III. Sectoral Analysis

Telecommunications and the Scope of the Market in Services

Gerald R. Faulhaber*

1. Introduction

The promised liberalization within the European Economic Community in 1992 is likely to be the most significant economic event of the coming decade. Should this transformation actually occur, it will at last create a market, the world's largest, appropriate to the economic potential of the region. The free movement of goods, people, and information among 325 million consumers, workers, and stockholders promises to create enormous wealth for Europeans, and enormous opportunities for the rest of us. I would like to focus on the role of telecommunications services in this transformation, which I believe is far more vital than is generally' recognized. Note I use the word "services". Much has been written arid said about the market for telecommunications equipment, including the "threat" of the Japanese and American manufacturers. I am going to ignore completely the trade in telecommunications equipment problem; I view this market as mature, in which transactions are few in number but large in value, very highly politicized, and well-studied by others. What I find of far greater interest is the role of telecommunications services in defining the scope of the market of services, which after all is what 1992 is all about.

2. Market Scope in Services

The free movement of goods, people, services, and information has long been viewed as an important factor in creating wealth within a market. The US, the world's largest market, is also its richest. Workers within the market can seek employment anywhere he or she is in demand; highly specialized firms have a very large pool of consumers from which to draw; firms that depend upon scale economies have a market whose scale matches their needs. And all this without trade barriers, without barriers to the movement of people.

● **Prompt 1**
Reproduce the telecommunications passage in full, word for word.

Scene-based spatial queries
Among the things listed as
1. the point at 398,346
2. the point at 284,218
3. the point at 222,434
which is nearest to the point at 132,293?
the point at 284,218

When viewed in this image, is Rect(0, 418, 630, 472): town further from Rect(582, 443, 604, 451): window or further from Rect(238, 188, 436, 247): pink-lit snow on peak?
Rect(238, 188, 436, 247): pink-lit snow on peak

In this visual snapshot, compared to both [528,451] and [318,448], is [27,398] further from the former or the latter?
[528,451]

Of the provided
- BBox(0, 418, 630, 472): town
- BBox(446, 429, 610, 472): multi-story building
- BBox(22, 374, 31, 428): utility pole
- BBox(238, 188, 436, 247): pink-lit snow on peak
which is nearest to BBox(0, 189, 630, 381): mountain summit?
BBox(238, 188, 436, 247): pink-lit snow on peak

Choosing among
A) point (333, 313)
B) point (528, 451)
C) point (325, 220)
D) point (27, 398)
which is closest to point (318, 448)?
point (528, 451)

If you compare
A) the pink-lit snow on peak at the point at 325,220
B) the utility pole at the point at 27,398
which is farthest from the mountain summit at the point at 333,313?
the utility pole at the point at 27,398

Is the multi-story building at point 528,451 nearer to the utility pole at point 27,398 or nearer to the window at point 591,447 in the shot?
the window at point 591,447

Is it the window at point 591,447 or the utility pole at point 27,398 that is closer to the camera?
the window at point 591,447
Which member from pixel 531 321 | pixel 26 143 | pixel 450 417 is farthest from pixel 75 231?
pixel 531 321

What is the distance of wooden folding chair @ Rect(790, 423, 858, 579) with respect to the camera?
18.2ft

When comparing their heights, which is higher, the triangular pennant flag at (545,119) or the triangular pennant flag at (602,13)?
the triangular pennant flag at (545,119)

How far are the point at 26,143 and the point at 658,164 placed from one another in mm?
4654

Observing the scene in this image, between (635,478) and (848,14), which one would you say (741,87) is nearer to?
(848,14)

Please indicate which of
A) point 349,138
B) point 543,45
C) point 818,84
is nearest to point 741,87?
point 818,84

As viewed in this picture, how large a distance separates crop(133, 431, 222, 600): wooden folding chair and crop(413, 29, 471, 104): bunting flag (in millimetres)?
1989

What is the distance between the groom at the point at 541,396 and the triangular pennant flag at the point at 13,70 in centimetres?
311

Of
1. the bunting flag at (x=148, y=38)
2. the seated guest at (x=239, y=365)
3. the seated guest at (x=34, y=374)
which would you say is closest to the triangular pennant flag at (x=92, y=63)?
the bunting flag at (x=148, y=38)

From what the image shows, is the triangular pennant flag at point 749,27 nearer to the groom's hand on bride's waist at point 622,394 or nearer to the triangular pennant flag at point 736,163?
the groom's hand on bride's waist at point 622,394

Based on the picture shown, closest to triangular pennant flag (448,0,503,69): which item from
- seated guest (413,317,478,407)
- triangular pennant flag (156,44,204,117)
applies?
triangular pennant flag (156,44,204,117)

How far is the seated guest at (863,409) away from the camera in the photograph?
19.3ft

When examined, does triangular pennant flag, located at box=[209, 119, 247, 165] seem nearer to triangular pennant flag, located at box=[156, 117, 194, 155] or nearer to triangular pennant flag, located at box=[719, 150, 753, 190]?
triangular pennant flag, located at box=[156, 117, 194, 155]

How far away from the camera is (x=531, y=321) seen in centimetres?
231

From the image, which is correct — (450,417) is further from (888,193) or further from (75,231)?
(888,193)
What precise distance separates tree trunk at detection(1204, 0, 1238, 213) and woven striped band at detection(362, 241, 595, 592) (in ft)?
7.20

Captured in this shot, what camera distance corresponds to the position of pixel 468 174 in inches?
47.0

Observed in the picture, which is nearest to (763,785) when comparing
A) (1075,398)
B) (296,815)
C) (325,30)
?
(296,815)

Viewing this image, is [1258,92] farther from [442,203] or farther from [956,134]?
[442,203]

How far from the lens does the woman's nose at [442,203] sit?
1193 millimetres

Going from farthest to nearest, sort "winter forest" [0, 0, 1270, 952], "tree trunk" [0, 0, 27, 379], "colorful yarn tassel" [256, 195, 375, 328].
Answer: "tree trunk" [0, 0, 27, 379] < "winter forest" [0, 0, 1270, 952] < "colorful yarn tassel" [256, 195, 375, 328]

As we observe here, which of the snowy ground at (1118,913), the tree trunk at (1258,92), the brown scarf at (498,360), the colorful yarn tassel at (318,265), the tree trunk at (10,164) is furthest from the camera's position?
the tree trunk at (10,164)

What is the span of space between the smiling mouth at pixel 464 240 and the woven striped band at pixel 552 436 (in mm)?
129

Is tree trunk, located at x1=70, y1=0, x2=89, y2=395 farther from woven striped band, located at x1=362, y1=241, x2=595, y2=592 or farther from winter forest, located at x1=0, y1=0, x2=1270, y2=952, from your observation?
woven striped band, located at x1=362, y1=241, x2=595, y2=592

● **Prompt 2**
From the records, put the part that opens with the line containing "What is the span" and runs through the final line of the records into a Markdown table with the columns Row and Line, numbering each row and omitting blank lines.

● **Right answer 1**
III. Sectoral Analysis

Telecommunications and the Scope of the Market in Services

Gerald R. Faulhaber*

1. Introduction

The promised liberalization within the European Economic Community in 1992 is likely to be the most significant economic event of the coming decade. Should this transformation actually occur, it will at last create a market, the world's largest, appropriate to the economic potential of the region. The free movement of goods, people, and information among 325 million consumers, workers, and stockholders promises to create enormous wealth for Europeans, and enormous opportunities for the rest of us. I would like to focus on the role of telecommunications services in this transformation, which I believe is far more vital than is generally' recognized. Note I use the word "services". Much has been written arid said about the market for telecommunications equipment, including the "threat" of the Japanese and American manufacturers. I am going to ignore completely the trade in telecommunications equipment problem; I view this market as mature, in which transactions are few in number but large in value, very highly politicized, and well-studied by others. What I find of far greater interest is the role of telecommunications services in defining the scope of the market of services, which after all is what 1992 is all about.

2. Market Scope in Services

The free movement of goods, people, services, and information has long been viewed as an important factor in creating wealth within a market. The US, the world's largest market, is also its richest. Workers within the market can seek employment anywhere he or she is in demand; highly specialized firms have a very large pool of consumers from which to draw; firms that depend upon scale economies have a market whose scale matches their needs. And all this without trade barriers, without barriers to the movement of people.

● **Right answer 2**
| Row | Line |
|---|---|
| 1 | What is the span of space between the smiling mouth at pixel 464 240 and the woven striped band at pixel 552 436 (in mm)? |
| 2 | 129 |
| 3 | Is tree trunk, located at x1=70, y1=0, x2=89, y2=395 farther from woven striped band, located at x1=362, y1=241, x2=595, y2=592 or farther from winter forest, located at x1=0, y1=0, x2=1270, y2=952, from your observation? |
| 4 | woven striped band, located at x1=362, y1=241, x2=595, y2=592 |